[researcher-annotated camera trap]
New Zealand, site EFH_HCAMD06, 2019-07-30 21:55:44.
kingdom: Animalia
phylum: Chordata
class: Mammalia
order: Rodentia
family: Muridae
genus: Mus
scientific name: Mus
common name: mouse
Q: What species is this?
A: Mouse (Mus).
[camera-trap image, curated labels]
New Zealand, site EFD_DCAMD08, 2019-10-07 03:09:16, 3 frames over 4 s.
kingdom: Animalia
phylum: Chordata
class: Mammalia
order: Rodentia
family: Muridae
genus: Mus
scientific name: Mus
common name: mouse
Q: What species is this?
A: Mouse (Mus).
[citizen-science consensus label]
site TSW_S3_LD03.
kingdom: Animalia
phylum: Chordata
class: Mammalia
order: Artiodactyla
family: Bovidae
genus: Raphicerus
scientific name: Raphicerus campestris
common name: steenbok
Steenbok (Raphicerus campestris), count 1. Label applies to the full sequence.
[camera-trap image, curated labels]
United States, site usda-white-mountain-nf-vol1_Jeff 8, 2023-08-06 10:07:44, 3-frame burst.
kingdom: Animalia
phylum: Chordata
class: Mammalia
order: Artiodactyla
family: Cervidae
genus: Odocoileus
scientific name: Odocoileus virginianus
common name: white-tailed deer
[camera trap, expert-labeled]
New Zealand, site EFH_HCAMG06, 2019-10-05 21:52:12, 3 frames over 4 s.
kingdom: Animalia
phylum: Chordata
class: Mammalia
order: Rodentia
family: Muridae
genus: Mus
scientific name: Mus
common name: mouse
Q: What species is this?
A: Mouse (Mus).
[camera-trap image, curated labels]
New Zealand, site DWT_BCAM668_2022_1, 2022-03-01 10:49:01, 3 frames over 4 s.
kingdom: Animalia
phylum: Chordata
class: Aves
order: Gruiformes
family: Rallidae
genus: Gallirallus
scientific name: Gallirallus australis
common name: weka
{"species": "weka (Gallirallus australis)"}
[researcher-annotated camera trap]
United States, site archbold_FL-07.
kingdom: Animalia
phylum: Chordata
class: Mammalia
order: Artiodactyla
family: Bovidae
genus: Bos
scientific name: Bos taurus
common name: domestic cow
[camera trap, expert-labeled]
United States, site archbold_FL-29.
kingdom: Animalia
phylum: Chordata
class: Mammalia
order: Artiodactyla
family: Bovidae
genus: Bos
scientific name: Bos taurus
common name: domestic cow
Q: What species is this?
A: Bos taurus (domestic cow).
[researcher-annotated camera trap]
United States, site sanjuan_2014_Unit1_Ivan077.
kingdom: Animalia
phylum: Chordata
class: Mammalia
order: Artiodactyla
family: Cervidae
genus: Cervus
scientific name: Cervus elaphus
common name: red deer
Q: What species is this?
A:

#### WORK TASK:
Return the complete material exactly as it appears.

#### RESULT OF THIS TASK:
[researcher-annotated camera trap]
New Zealand, site EFH_HCAMD06, 2019-07-30 21:55:44.
kingdom: Animalia
phylum: Chordata
class: Mammalia
order: Rodentia
family: Muridae
genus: Mus
scientific name: Mus
common name: mouse
Q: What species is this?
A: Mouse (Mus).
[camera-trap image, curated labels]
New Zealand, site EFD_DCAMD08, 2019-10-07 03:09:16, 3 frames over 4 s.
kingdom: Animalia
phylum: Chordata
class: Mammalia
order: Rodentia
family: Muridae
genus: Mus
scientific name: Mus
common name: mouse
Q: What species is this?
A: Mouse (Mus).
[citizen-science consensus label]
site TSW_S3_LD03.
kingdom: Animalia
phylum: Chordata
class: Mammalia
order: Artiodactyla
family: Bovidae
genus: Raphicerus
scientific name: Raphicerus campestris
common name: steenbok
Steenbok (Raphicerus campestris), count 1. Label applies to the full sequence.
[camera-trap image, curated labels]
United States, site usda-white-mountain-nf-vol1_Jeff 8, 2023-08-06 10:07:44, 3-frame burst.
kingdom: Animalia
phylum: Chordata
class: Mammalia
order: Artiodactyla
family: Cervidae
genus: Odocoileus
scientific name: Odocoileus virginianus
common name: white-tailed deer
[camera trap, expert-labeled]
New Zealand, site EFH_HCAMG06, 2019-10-05 21:52:12, 3 frames over 4 s.
kingdom: Animalia
phylum: Chordata
class: Mammalia
order: Rodentia
family: Muridae
genus: Mus
scientific name: Mus
common name: mouse
Q: What species is this?
A: Mouse (Mus).
[camera-trap image, curated labels]
New Zealand, site DWT_BCAM668_2022_1, 2022-03-01 10:49:01, 3 frames over 4 s.
kingdom: Animalia
phylum: Chordata
class: Aves
order: Gruiformes
family: Rallidae
genus: Gallirallus
scientific name: Gallirallus australis
common name: weka
{"species": "weka (Gallirallus australis)"}
[researcher-annotated camera trap]
United States, site archbold_FL-07.
kingdom: Animalia
phylum: Chordata
class: Mammalia
order: Artiodactyla
family: Bovidae
genus: Bos
scientific name: Bos taurus
common name: domestic cow
[camera trap, expert-labeled]
United States, site archbold_FL-29.
kingdom: Animalia
phylum: Chordata
class: Mammalia
order: Artiodactyla
family: Bovidae
genus: Bos
scientific name: Bos taurus
common name: domestic cow
Q: What species is this?
A: Bos taurus (domestic cow).
[researcher-annotated camera trap]
United States, site sanjuan_2014_Unit1_Ivan077.
kingdom: Animalia
phylum: Chordata
class: Mammalia
order: Artiodactyla
family: Cervidae
genus: Cervus
scientific name: Cervus elaphus
common name: red deer
Q: What species is this?
A:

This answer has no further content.